◆ **EXERCISE TEXT**:
+ + + +
When compared to Bush's weird sort of denials?
Murderer #1: "I didn't do it!"
Murderer #2: "I didn't do it!"
Murderer #2, after damning evidence of his murder is uncovered: "I did it, but you don't know what I've had to go through!"
Totally different, I'm sure.
Bush both denied torture while defending it, whatever Obama's faults declaring we did it and it was wrong is improvement.
OK.
Of course that assumes that there's any sincerity at all to his commentary.
Which there isn't.
To be sure, there have been quite a lot of revelations since then, so we all pretty much know that torture happened. Besides, Obama is kinda sorta still pointing his pinky at Bush on this.
Great to know that we're screwed either way, isn't it?
Its very politically difficult to condemn an activity after you've pretty much used it already to maximum possible benefit, and now can milk some small political benefit by pretending to 'take the high road' and confess to being naughty.
I'm sure we'll see a similar statement about the use of the IRS and NSA to attack political groups/individuals the administration opposed... in 20 years or so.
Yep. It's like apologizing after lying and covering up and getting caught.
1. Torturing ourselves, denying and defending it and renditioning
2. Not torturing ourselves, admitting and condemning it, still renditioning
How in the world is two not an improvement?
1. Torturing ourselves
What does this discussion have to do with our reading your posts?
Bush did it and tried to deny it, yet defended it. Perhaps he defended it because he genuinely thought it was necessary.
Obumbles admits he we did it and it was wrong, yet he continues to do it to this day.
I am not sure what your reasoning is here. One evildoer admitting to the identical evil as another, who denies it, is not an improvement.
The subtleties of evil are elusive.
I was wrong there. Obumbles is not admitting that he tortured people. His use of 'we' means Bush. He is not admitting to the torture he has done himself. This is just another "Bush!" distraction from his own evils and failings.
I would say that makes him worse than Bush.
Bush: we don't torture, what we do is ok
Obama: we did torture, and it was wrong.
That's clearly improvement.
It's a quibble. We're still doing it. And, frankly, I bet it's not all rendition, either, though I don't really think it matters morally if we do it or our agents do it.
+ + + +
◆ **DATASET SECTION**:
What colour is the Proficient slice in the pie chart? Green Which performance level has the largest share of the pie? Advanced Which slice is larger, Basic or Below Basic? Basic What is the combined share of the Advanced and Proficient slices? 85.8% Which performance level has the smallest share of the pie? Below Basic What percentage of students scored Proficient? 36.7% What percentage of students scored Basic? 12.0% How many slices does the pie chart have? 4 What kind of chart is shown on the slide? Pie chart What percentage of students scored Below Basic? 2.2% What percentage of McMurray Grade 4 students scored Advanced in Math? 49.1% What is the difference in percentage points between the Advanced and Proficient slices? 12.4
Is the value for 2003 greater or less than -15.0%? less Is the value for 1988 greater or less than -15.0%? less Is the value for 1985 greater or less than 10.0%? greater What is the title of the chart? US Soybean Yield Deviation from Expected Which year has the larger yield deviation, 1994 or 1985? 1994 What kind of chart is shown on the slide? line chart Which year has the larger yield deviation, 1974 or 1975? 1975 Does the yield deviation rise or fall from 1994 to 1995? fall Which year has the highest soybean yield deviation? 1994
+ + + +
◆ **ASSIGNED TASK**: In the torture discussion, which two agencies does one commenter say were used to attack political groups and individuals? The lines are not needed for this exercise.

◆ **OUTPUT OF THE TASK**: The IRS and the NSA.